Why I didn't do Sophomore Summer
Hello there! It's Antônio here, I'm finally back in the woods, and I couldn't be happier about it!
As I explained in my last blog post before leaving for summer break, I deliberately chose not to spend my Sophomore summer on campus—a key part of many people's Dartmouth experience. By choosing not to be here, I chose not to partake in a series of class-focused events and activities with my friends, and—if I'm being honest—it gave me some intense FOMO ('fear of missing out').
But, on the other hand, I got to spend extra time at home, which was bliss. And more than that, I was awarded an international internship grant from the John Sloan Dickey Center for International Understanding, so I didn't need to worry about financing my own travels!
During my time away, I worked with Krenak (my Indigenous language), developing digital educational resources for second language learners. It was thanks to the generous support, both from Dartmouth and from Middlebury College's Davis Projects for Peace, that I got to go home and share with my community everything I learned here as a Linguistics student. The grant opportunity was presented to me by Dickey Center's Peter Jenkinson, our campus' Projects for Peace liaison.

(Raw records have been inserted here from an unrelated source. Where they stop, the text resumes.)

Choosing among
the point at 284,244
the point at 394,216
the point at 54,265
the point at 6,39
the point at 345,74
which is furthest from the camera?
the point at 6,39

Although I was indeed missing out on many cool events that happened on campus during the summer, it was extremely rewarding to do such important work—especially as a Krenak language reclaimer myself. Moreover, it was a privilege to feel like, even from afar, I was still connected to this place in the larger scheme of things. It was because of the linguistic training I've got here so far that I was able to serve my community in this way. It almost felt like I could finally bridge the gap between these two words I've been navigating for the past two years: my home, my traditions, and language, and my world at Dartmouth of formal education and academic work. For the first time, I could give back the things and experiences I had the privilege of gaining over my time abroad.